Ignition dope disclosed herein should have the C-NO of about 65-80Kcal/mol compound 2dissociation energy of bond.In one aspect, dissociation energy of bond is about the scope of 75Kcal/mol compound at about 60-, such as, be about 70Kcal/mol compound.Thus, by-C-NO that numerical evaluation is selected 2the respective C-NO of platform structure 2dissociation energy of bond (BDE) can generate extra ignition dope.Then, by selection-NO 2position isomerism on selected platform carrier, and select suitable substituting group for platform structure, as sub in equilibrium discharge and electron-withdrawing substituent, can obtain-the C-NO with about 70Kcal/mol 2the desirable final molecule of BDE.
Nitro-aromatic compound includes but not limited to that aromatics is as benzene, and condenses or the aromatic ring of non-condensed, biphenyl, terphenyl etc. that such as naphthalene, anthracene, phenanthrene, biphenyl and hydrocarbon replace.
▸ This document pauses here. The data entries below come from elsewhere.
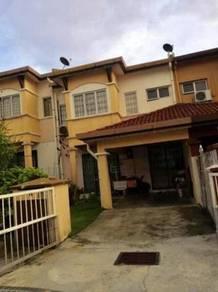 2 storey, LEP 3, Bandar Putra Permai, Seri Kembangan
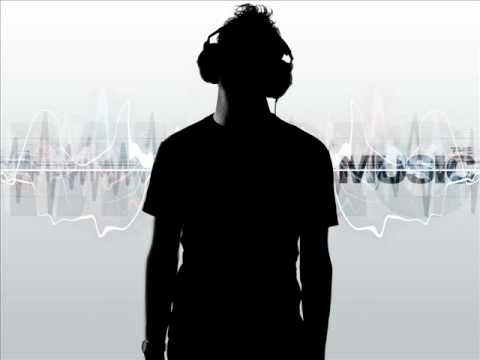 Dario Nuñez & David Vio ft.Stella- Feel the Life (orgnl mix)
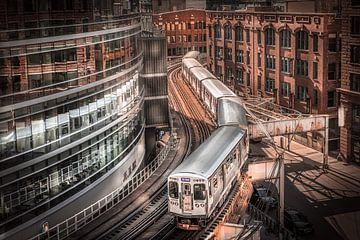 Train de Chicago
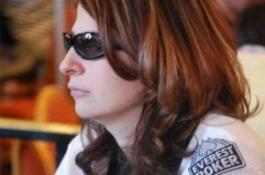Szilasi Viktória megnyerte a North American Poker Tour 350 dolláros versenyét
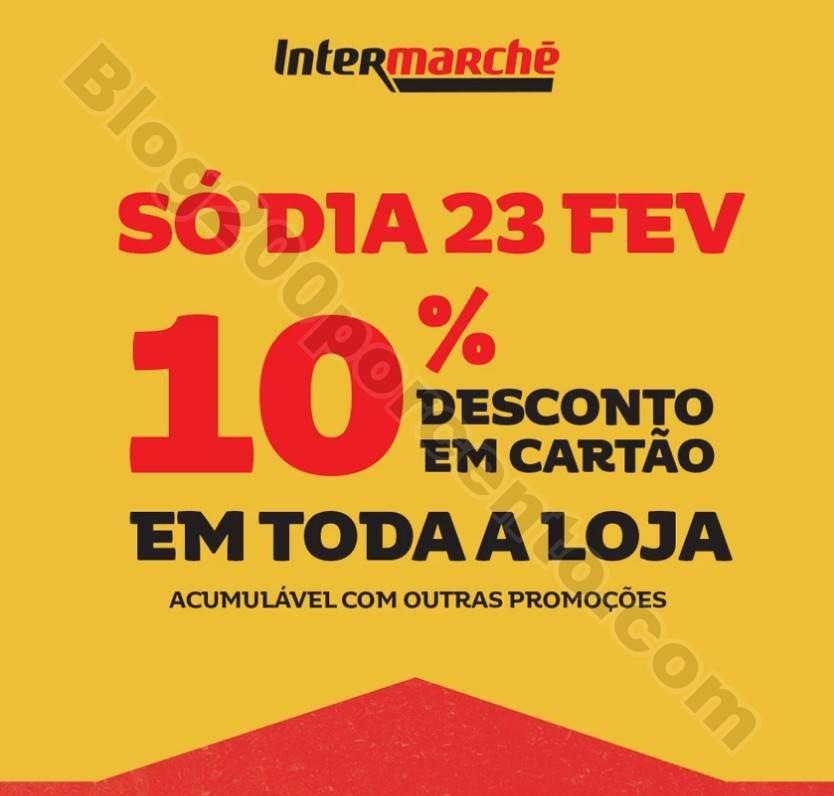 Promoções-Descontos-30095.jpg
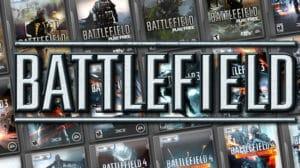 battlefield_series_news_teaser
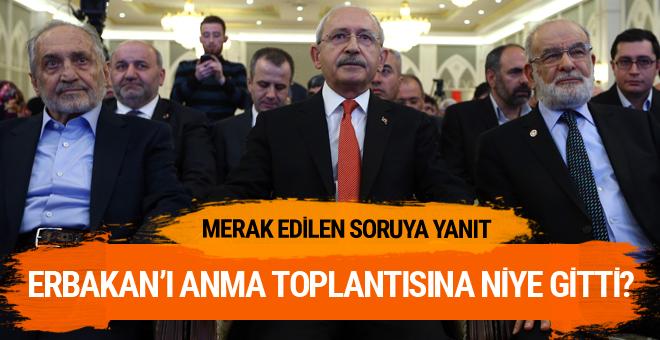 Kılıçdaroğlu Erbakan'ı anmaya niye gitti?
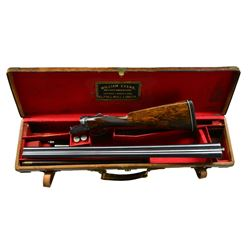 WILLIAM EVANS BOXLOCK EJECTOR GAME GUN WITH CASE.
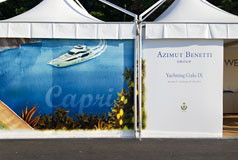 C&P Service Events Azimut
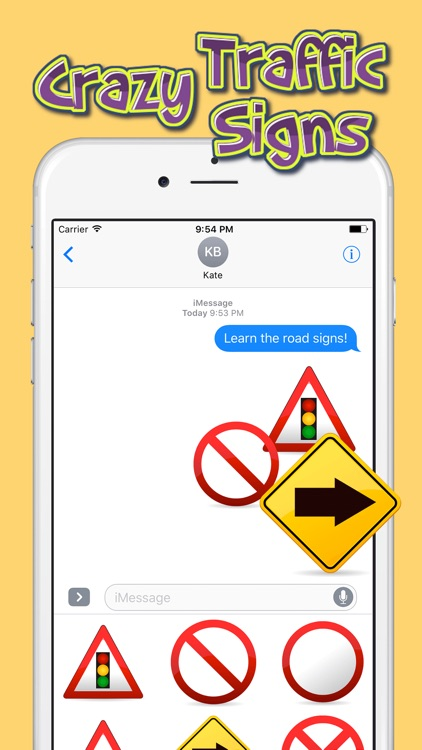 Crazy Traffic Signs – Stickers Pack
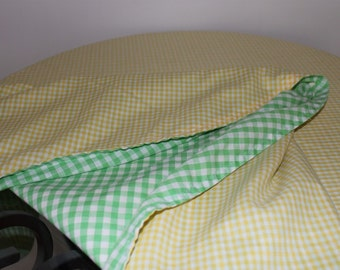 Reversible Handmade Round Checkered Tablecloth LOWERED PRICE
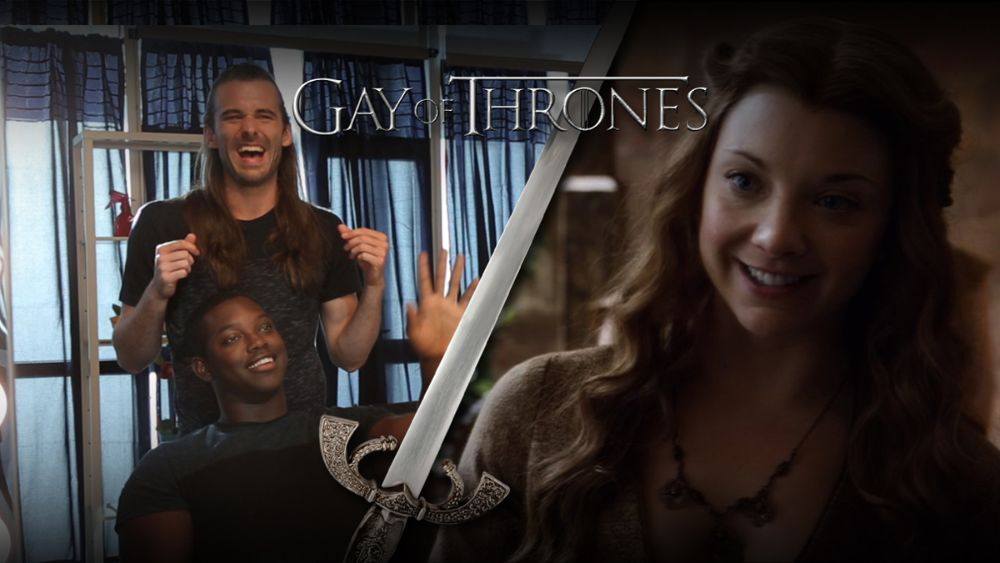 Gay of Thrones Season 5, Episode 3: Haaay, Sparrow!
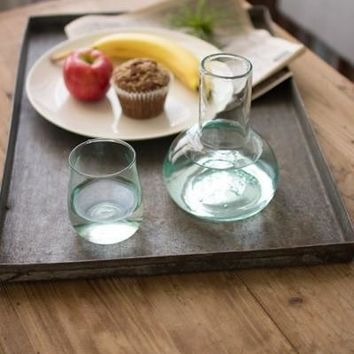 Recycled Clear Glass Carafe and Drinking Glass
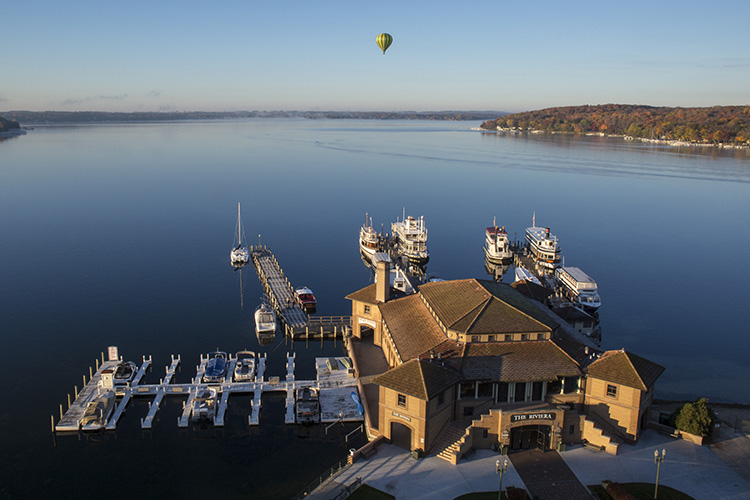 5  Must see attractions in Lake Geneva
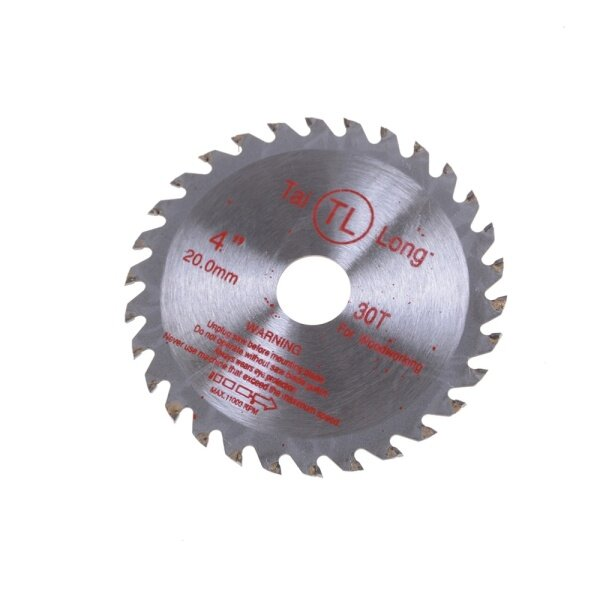 CANAMEK Wood Cutting Saw Blade 110 Angle Grinder Circular Drill Saw Blade Power Tool
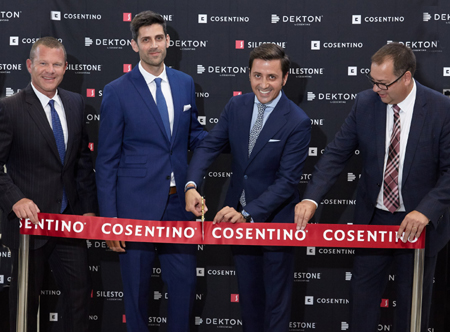 news from dekton by cosentino all about natural stone varieties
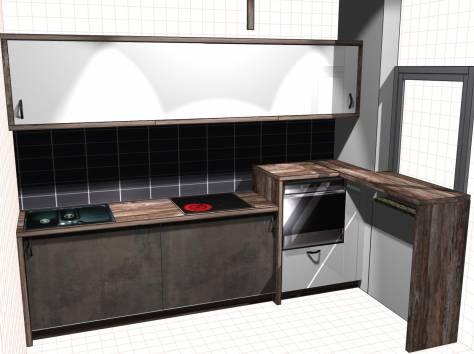 Кухни любой геометрической сложности. , фотография 12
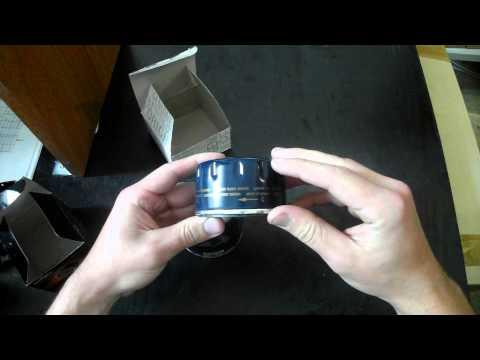 Замена масла в рено сандеро видео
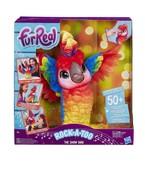 FurReal-Peluş Yetenekli Gösteri Papağanım E0388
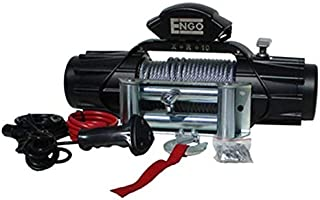 Engo (Xr Model) 10,000 Lb. (4536Kg) 12 Volt Electric Winch, Black Satin Finish(Ip68)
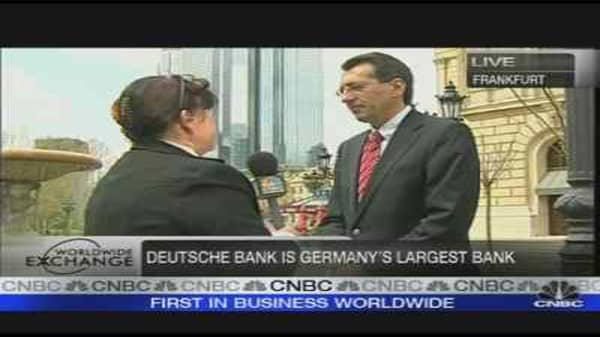 Deutsche Bank Posts Loss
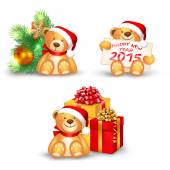 Set of Christmas icons with a cute teddy bear — Stock Vector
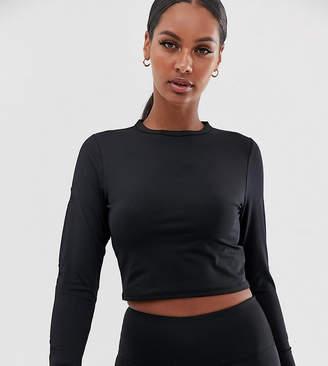 South Beach star mesh long sleeve top in black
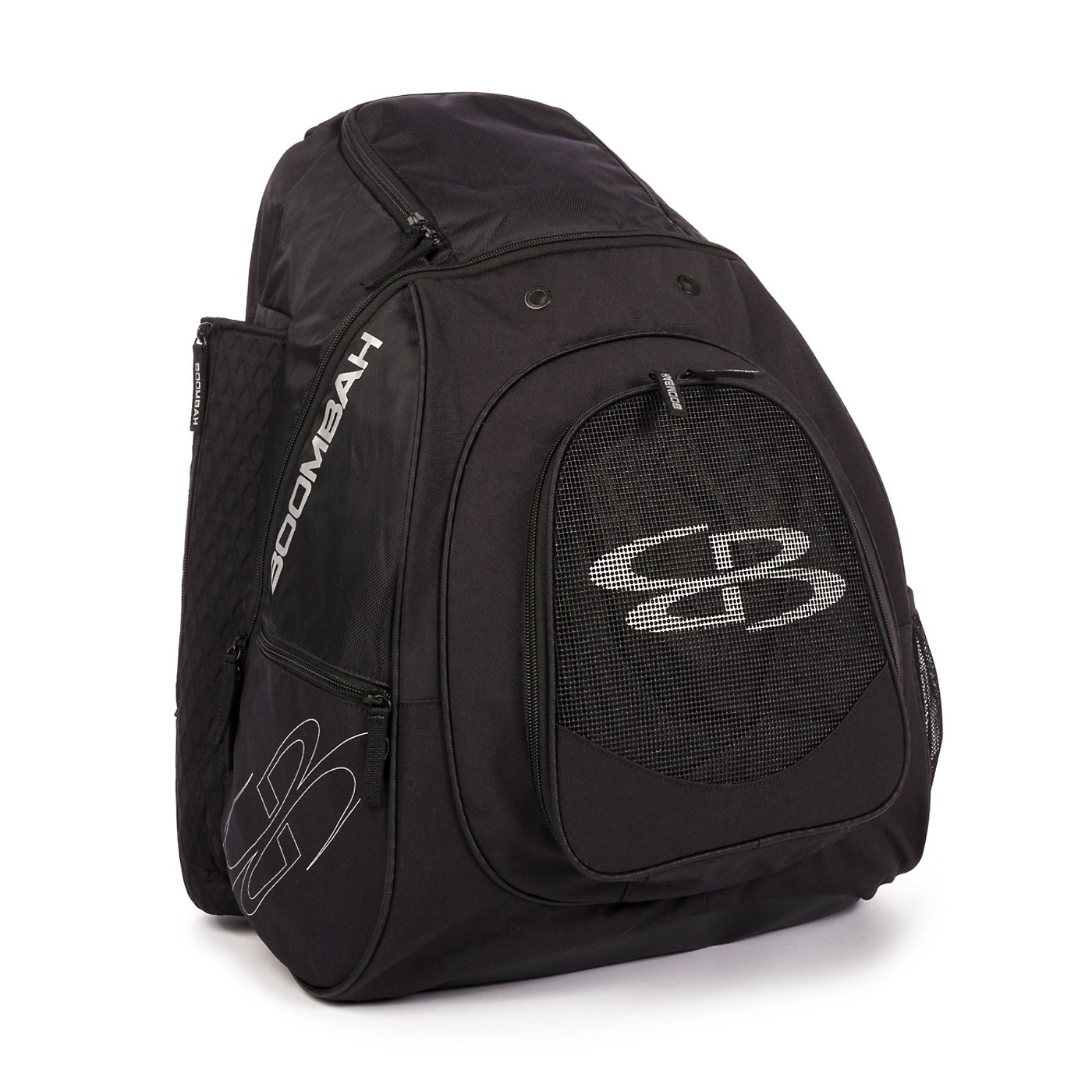 Boombah隊Bat Pack – 9カラーオプション B07BHWMYJS ブラック ブラック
Furans nitro-derivative includes but not limited to Nifurazolidone, Nitrofurantoin, nitrofurazone, nitro furfuryl alcohol and nitryl furfural.
Amine surrogate (amine substituent) includes but not limited to N-methyl-p-nitroaniline, N-alkyl nitro aniline, nitrophenyl hydrazine, alkyl nitro aniline, N-alkyl nitro aniline, alkoxynitro aniline (nitroanisole), N-alkyl alkoxy N-methyl-p-nitroaniline, nitroindoline alkene liquid (nitroindolenes), nitronaphthylamine, nitrocarbazole and nitrobenzimidazole.
Assorted aromatic hydrocarbons includes but not limited to 3-nitro-2,6-lutidine, nitropyrazole and nitro-triazole.
Other non-limitative example that can be used for organic nitro-compound of the present disclosure has nitro benzo-18-to be preced with-6, nitro benzophenone, nitre base benzoxazole-2 (3H)-one and nitro cinnamaldehyde.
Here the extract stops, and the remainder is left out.